# [WHAT THE TASK ASKS]
How many of the lines below have the word "demonstrating" in them? The answer is that number and nothing more.

Records from a data collection:
╔══

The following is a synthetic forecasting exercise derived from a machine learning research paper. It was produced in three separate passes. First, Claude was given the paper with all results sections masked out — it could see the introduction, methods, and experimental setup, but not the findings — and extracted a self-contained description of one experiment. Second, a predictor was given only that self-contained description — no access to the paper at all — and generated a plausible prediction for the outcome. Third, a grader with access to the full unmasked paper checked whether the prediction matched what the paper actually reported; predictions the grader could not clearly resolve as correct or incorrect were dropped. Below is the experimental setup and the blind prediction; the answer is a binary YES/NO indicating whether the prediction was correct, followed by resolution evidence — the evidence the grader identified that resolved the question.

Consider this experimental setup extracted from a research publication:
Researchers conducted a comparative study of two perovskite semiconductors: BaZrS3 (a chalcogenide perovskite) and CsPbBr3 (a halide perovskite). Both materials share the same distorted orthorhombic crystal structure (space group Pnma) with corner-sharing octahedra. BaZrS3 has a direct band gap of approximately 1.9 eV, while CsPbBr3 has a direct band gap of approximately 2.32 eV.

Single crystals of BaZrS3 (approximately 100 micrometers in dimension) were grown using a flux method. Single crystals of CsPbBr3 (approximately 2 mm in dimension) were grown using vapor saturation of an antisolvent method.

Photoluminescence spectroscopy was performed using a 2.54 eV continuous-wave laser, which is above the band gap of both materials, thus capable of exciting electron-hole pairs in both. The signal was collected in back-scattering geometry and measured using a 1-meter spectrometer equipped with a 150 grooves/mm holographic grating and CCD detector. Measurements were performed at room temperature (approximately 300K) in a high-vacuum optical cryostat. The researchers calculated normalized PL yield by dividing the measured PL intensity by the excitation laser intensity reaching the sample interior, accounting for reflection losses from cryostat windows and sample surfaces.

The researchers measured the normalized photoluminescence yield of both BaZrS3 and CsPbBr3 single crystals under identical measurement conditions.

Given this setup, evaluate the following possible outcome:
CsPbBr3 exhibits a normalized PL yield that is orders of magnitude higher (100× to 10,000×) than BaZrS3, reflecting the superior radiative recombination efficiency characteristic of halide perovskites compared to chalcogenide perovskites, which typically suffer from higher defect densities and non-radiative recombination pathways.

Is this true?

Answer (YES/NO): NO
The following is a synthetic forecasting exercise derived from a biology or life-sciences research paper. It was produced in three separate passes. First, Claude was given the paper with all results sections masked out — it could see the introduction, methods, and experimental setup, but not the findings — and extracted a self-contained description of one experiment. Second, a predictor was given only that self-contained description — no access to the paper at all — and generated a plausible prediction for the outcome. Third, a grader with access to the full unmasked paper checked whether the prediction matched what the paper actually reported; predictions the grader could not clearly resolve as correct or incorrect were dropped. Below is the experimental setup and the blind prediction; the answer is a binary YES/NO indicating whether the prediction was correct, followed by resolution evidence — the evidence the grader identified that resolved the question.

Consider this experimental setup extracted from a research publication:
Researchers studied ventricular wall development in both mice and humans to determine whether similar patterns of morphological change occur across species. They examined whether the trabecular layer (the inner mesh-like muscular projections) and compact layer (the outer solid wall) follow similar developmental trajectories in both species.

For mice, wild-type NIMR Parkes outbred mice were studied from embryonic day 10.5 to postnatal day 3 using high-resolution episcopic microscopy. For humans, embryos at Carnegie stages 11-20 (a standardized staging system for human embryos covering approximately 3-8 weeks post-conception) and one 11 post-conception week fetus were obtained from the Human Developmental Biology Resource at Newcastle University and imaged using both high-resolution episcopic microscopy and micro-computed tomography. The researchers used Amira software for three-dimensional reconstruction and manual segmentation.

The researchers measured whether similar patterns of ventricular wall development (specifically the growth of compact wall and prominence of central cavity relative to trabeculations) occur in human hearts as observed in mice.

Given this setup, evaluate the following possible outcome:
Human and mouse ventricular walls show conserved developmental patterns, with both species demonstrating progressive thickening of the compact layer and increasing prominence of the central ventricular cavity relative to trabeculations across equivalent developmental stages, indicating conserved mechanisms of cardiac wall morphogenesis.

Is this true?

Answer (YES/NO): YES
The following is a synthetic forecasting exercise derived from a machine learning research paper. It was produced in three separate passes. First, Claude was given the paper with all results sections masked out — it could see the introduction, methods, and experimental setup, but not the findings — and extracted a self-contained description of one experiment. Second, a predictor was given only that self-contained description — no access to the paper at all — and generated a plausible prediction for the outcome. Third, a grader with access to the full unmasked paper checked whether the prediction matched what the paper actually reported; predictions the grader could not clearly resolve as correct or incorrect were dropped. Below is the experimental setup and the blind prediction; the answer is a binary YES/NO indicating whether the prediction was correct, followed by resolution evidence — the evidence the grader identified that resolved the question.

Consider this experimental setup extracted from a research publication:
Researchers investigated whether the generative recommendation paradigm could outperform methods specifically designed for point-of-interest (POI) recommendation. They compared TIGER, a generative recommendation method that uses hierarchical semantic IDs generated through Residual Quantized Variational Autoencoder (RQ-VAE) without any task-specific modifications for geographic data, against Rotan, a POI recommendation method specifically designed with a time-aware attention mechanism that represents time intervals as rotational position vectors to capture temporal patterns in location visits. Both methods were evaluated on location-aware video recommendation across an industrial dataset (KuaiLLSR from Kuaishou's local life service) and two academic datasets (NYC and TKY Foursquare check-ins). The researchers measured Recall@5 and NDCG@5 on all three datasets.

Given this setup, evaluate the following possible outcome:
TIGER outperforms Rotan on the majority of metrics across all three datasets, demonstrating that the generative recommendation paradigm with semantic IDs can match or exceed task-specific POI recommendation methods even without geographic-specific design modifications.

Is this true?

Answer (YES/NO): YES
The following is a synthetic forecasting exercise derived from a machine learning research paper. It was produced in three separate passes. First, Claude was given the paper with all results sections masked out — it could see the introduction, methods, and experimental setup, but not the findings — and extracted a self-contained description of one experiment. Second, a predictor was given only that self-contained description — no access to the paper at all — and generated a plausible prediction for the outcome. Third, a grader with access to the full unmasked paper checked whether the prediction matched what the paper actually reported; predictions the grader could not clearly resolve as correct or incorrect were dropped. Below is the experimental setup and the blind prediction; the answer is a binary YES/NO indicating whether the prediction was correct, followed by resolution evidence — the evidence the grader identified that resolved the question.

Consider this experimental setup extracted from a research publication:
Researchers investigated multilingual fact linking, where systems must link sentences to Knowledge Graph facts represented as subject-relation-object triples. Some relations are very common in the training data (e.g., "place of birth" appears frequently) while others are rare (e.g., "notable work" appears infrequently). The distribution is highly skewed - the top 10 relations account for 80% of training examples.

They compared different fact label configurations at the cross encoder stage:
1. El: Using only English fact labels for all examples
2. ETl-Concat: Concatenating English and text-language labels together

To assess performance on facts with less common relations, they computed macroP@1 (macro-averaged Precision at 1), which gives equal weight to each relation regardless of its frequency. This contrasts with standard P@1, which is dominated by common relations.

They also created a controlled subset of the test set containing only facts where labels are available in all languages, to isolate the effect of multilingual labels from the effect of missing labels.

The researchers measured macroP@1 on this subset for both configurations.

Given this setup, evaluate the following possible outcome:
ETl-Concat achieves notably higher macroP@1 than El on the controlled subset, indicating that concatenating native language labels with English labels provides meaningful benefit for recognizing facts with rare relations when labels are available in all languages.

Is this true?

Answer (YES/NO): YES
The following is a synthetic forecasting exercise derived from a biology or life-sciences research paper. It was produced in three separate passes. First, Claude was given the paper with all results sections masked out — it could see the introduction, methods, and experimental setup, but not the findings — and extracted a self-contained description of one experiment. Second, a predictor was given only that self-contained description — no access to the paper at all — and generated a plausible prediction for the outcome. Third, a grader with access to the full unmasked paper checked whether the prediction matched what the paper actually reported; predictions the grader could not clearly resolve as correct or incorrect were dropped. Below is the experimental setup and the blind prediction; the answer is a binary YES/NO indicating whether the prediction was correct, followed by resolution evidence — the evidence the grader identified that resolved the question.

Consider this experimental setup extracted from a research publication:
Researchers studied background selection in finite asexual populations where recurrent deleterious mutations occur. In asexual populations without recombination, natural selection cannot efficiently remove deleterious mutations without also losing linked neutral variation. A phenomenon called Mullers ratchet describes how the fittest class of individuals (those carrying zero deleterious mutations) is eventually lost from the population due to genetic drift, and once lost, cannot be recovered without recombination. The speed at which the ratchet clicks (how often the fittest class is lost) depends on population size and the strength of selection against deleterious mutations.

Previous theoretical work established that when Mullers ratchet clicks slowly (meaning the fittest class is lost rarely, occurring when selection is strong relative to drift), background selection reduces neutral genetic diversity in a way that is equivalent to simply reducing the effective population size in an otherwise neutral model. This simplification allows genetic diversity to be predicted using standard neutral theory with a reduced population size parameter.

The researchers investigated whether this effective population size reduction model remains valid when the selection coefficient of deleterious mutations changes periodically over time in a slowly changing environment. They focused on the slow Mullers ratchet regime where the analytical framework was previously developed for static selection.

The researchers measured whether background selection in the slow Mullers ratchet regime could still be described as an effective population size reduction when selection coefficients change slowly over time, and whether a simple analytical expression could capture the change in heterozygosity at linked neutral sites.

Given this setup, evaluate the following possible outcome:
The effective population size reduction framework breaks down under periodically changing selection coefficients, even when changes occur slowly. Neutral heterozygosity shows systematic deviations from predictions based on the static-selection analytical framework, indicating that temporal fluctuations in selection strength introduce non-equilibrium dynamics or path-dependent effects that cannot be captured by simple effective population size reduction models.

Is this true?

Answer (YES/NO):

╚══

# [RESPONSE BELOW]
2